- Born: October 11, 1974 (age 50)
- Origin: Tochigi Prefecture, Japan
- Occupation(s): Model, Race queen, voice actress
- Years active: 1994—2005

= Fumika Suzuki =

Fumika Suzuki (鈴木 史華, Suzuki Fumika) is a Japanese voice actress, gravure idol and a former race queen in the 1990s.

Suzuki's race queen career started already in 1994 when she joined the sugo racing team. The following year, she represented the Japanese record company Avex Trax. However, it wasn't until she became Kure's official race queen in 1996 that Suzuki became a known name in the industry. In 1996, Suzuki released her first idol video titled "Black Velbet." In 1997, still modeling for Kure, Suzuki paired with Yoko Sugimura and was seen together in many race queen events, as well as several idol-oriented home video releases. Suzuki also appeared as an event girl for Minolta from 1998 to 2000.
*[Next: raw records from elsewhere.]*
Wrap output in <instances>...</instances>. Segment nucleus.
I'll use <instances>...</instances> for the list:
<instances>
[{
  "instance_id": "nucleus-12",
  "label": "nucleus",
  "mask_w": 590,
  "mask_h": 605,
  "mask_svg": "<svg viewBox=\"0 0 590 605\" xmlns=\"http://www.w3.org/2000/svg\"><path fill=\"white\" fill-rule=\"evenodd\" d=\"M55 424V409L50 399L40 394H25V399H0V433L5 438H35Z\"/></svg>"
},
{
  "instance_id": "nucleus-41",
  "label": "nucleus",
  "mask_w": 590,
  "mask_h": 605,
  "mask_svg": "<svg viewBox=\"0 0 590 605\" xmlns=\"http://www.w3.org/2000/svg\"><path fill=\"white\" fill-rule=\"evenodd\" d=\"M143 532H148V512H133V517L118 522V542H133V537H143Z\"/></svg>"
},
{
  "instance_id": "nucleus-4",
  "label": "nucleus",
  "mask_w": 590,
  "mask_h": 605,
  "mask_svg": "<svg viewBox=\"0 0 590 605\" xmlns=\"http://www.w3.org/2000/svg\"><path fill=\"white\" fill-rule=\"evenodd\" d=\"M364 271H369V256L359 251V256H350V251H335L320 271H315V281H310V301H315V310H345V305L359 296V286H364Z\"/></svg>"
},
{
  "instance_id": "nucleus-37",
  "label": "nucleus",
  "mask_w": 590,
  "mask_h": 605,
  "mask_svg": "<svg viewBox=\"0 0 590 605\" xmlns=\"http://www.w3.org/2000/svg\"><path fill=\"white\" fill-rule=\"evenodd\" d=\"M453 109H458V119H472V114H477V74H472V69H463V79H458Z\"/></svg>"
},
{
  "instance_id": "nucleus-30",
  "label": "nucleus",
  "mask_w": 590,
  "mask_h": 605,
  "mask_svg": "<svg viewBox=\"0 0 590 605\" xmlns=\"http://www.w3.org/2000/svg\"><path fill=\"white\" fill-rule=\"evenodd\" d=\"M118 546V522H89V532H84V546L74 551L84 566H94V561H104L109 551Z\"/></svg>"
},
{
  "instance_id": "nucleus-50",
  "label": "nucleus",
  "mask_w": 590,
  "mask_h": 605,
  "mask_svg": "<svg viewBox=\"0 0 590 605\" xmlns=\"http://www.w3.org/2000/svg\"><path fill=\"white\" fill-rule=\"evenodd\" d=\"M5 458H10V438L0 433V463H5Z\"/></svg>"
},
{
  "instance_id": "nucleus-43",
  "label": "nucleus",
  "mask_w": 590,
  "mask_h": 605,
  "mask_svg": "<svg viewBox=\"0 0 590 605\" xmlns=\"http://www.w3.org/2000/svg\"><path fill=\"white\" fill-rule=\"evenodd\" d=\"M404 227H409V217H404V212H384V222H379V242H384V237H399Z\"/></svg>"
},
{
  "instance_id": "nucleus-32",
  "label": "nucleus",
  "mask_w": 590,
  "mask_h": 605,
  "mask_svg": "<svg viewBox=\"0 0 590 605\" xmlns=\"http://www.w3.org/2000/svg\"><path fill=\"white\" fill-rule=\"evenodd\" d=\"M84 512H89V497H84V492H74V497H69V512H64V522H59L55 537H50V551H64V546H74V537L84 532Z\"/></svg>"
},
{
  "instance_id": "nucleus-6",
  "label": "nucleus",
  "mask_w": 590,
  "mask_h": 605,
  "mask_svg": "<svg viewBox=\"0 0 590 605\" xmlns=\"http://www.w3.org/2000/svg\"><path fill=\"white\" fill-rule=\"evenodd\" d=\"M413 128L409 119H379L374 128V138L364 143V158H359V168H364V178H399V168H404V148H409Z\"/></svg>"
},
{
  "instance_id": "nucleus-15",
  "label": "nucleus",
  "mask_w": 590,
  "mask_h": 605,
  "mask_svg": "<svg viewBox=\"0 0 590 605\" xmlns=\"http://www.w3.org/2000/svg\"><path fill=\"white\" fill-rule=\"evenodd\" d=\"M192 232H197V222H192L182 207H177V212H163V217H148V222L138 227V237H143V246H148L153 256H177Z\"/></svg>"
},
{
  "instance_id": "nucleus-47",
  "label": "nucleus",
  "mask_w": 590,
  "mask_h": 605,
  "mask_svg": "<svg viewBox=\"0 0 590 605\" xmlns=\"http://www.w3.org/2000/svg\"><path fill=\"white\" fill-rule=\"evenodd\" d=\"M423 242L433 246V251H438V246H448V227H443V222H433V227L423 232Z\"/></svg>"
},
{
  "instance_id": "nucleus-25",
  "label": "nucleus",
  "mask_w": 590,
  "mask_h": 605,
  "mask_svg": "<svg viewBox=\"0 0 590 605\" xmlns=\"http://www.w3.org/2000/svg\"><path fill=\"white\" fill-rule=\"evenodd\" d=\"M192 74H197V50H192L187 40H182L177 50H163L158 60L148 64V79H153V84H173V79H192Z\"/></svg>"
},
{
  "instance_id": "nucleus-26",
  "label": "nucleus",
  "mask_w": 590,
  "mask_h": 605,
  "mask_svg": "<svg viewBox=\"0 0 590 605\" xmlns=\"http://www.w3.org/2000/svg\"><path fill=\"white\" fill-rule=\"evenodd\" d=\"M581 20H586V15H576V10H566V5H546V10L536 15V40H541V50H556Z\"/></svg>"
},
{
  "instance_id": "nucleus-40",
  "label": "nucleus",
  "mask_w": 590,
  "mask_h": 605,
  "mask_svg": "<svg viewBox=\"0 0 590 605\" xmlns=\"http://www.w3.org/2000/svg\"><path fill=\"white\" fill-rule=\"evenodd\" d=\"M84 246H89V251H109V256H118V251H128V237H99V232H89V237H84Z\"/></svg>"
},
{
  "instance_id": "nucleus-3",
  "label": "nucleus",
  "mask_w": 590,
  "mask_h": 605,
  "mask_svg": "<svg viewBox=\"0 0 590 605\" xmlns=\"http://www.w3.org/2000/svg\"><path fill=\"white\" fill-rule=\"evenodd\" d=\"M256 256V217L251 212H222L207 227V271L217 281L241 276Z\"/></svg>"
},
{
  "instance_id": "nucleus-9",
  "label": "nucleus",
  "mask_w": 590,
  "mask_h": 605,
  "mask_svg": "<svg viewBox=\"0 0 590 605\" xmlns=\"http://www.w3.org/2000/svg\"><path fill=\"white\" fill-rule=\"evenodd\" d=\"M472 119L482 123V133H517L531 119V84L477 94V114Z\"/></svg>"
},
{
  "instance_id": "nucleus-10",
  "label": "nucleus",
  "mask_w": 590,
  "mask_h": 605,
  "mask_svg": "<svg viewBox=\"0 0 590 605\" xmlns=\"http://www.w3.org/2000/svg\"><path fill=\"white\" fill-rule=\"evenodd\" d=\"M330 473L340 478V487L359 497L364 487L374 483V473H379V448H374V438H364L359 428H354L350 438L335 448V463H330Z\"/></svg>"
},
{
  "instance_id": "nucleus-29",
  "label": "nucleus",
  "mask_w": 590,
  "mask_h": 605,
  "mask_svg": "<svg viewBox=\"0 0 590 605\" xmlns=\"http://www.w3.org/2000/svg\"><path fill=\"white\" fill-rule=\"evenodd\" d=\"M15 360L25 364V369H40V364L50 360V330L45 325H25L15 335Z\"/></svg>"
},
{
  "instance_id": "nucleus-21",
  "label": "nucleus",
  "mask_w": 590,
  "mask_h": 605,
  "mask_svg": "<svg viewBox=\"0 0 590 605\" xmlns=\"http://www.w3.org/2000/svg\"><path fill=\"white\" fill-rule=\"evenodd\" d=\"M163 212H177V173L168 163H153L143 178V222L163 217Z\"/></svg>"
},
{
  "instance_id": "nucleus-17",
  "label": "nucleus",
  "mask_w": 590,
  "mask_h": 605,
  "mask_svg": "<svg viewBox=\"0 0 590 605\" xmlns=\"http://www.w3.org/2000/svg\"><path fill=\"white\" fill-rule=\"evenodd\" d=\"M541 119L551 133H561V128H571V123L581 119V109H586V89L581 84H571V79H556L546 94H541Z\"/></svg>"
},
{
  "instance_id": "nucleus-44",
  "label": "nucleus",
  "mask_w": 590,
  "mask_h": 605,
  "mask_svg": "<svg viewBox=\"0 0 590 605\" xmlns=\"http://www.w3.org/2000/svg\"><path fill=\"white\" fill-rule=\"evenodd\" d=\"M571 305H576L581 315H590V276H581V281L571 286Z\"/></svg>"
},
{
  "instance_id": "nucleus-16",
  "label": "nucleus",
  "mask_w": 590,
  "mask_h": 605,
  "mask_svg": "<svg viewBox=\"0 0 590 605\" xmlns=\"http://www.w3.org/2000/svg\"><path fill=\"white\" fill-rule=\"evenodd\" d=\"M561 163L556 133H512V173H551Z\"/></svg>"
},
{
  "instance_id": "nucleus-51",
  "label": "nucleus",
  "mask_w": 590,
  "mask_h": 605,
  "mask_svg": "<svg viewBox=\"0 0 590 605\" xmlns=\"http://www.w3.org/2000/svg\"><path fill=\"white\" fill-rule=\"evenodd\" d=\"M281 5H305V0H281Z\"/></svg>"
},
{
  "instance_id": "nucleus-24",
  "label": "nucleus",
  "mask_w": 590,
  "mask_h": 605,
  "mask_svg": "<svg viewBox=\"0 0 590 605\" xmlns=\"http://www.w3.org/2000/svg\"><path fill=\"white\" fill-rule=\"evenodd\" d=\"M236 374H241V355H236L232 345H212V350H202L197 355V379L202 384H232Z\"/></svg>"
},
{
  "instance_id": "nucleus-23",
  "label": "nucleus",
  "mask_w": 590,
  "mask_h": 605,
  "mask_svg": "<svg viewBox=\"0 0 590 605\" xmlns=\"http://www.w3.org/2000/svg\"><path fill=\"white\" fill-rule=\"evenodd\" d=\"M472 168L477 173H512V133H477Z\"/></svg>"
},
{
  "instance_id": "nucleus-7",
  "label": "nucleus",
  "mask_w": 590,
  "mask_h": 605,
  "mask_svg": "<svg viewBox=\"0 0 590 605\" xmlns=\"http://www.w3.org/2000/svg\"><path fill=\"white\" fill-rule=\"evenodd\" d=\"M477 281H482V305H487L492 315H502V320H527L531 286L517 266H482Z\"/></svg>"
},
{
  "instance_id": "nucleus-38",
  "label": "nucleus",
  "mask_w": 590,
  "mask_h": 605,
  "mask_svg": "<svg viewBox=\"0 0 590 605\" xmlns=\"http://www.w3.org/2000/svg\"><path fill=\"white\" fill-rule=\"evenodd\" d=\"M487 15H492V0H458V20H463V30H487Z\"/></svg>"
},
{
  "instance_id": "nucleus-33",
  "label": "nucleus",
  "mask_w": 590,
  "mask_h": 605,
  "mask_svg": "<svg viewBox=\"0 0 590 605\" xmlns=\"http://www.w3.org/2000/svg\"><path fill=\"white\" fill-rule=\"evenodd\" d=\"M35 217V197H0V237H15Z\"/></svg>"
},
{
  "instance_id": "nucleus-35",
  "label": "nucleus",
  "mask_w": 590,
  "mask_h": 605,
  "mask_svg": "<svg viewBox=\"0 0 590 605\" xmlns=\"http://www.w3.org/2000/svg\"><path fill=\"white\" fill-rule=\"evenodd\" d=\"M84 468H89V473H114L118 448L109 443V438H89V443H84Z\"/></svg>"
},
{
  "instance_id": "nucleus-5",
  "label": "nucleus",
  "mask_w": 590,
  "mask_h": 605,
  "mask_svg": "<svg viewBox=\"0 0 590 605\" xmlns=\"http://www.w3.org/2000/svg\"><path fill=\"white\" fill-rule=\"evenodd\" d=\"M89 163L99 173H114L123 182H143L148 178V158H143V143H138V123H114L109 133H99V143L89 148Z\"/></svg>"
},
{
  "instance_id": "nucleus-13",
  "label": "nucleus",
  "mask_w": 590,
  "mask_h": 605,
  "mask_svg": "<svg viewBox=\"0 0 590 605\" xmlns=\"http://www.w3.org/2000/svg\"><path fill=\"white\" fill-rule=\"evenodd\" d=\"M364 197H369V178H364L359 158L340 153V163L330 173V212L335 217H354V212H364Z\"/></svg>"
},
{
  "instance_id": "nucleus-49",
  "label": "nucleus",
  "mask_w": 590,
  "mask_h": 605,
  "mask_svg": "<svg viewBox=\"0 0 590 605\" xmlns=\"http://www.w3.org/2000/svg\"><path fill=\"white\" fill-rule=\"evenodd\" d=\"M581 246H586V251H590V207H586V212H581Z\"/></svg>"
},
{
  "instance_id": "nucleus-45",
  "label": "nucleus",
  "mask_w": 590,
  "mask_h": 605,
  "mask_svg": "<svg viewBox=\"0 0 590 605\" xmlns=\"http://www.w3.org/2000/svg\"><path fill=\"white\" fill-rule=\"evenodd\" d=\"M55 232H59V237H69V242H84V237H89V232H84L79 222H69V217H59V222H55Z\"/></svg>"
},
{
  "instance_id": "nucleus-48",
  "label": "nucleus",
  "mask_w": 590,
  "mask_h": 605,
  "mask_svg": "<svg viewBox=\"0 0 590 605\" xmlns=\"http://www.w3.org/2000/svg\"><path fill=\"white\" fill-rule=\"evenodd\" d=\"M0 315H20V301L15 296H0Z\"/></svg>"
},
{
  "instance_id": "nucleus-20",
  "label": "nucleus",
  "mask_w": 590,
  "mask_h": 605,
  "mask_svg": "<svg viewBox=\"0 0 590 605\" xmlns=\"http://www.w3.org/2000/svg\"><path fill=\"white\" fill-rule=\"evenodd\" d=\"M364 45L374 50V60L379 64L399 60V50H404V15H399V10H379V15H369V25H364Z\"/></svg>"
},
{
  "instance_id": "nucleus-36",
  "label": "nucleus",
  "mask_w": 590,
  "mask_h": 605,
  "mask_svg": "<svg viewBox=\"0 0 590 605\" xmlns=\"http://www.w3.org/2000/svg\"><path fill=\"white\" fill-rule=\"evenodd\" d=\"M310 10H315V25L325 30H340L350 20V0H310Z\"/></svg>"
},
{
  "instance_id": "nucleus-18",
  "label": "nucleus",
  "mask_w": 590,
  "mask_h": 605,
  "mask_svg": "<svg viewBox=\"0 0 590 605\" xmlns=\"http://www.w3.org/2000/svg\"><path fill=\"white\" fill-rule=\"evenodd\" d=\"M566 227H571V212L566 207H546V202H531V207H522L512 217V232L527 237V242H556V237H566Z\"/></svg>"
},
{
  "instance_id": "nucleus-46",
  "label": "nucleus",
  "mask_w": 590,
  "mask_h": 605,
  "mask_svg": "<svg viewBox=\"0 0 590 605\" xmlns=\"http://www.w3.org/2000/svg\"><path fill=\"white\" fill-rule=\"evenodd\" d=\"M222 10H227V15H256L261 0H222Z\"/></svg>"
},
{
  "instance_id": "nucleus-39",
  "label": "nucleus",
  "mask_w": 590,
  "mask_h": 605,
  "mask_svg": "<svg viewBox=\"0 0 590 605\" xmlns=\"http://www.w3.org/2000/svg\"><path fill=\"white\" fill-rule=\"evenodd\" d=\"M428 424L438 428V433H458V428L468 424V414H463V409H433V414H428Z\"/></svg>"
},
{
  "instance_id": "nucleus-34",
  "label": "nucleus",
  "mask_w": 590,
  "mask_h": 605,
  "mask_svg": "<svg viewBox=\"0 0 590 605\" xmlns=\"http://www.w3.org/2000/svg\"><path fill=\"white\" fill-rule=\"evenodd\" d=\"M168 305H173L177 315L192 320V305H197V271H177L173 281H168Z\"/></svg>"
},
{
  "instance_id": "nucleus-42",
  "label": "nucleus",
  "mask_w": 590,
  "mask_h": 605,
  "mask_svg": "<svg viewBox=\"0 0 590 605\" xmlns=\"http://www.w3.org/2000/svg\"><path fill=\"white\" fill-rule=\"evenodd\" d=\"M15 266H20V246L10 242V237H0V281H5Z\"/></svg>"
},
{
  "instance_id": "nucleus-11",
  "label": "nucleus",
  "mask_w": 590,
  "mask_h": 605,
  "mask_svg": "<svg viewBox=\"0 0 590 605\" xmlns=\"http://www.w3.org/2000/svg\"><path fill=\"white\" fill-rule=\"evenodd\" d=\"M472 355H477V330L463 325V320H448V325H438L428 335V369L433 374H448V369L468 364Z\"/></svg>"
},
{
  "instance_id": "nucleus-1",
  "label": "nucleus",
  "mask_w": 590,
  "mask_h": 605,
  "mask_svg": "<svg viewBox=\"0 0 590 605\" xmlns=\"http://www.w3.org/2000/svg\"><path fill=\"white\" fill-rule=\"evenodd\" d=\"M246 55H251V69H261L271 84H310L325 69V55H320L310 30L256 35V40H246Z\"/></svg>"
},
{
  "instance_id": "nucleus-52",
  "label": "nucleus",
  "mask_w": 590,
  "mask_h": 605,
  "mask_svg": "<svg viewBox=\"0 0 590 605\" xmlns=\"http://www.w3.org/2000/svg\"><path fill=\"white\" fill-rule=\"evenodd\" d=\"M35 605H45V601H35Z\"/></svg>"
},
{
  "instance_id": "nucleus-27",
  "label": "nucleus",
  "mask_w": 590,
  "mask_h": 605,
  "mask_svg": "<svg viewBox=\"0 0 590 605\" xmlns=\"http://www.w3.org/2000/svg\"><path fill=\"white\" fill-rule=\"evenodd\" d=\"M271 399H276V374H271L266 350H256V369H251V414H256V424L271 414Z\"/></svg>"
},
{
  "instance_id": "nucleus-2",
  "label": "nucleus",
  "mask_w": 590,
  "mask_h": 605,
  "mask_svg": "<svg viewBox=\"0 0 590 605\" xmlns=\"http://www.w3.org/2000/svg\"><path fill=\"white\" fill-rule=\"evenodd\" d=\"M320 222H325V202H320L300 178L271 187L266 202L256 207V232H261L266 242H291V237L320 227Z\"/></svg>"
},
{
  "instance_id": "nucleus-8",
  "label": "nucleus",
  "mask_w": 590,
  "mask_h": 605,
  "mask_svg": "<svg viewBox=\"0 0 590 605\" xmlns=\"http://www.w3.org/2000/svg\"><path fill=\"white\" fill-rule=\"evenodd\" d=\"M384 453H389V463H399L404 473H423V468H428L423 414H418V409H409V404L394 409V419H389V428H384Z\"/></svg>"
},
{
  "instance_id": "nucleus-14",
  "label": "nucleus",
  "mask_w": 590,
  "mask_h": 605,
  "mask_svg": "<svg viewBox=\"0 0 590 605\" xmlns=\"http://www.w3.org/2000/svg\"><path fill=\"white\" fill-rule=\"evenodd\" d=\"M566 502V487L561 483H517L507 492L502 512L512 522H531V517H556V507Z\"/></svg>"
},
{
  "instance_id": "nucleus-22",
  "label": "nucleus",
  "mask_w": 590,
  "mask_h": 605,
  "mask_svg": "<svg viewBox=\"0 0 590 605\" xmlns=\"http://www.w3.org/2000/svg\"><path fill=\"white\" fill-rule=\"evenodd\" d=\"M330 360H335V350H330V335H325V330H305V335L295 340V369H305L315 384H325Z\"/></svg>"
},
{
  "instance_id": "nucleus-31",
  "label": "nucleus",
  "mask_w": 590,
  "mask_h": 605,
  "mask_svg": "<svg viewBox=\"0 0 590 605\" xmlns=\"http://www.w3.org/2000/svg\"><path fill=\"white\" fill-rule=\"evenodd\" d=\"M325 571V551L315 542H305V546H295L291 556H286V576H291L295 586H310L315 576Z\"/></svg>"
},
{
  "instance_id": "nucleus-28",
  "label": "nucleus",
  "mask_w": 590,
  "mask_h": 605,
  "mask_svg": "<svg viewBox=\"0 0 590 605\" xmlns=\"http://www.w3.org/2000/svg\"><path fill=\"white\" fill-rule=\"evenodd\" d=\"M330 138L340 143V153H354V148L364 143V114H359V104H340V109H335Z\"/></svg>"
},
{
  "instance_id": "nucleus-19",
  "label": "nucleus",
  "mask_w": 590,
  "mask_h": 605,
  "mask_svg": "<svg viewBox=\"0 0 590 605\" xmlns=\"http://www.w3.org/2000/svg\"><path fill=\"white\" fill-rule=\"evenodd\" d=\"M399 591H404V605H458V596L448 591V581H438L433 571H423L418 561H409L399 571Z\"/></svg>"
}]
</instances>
As Suzuki's career gained speed, numerous photo books and idol videos were released, including "Deep F" (1998), "Six" (2001), "Natura" (2002) and "Will" (2003). Since 1998, Suzuki hasn't returned as a race queen, sticking to traditional modeling. Also, no idol videos or photo books have been released since 2003. After eleven years in the modeling business, Suzuki retired in summer 2005.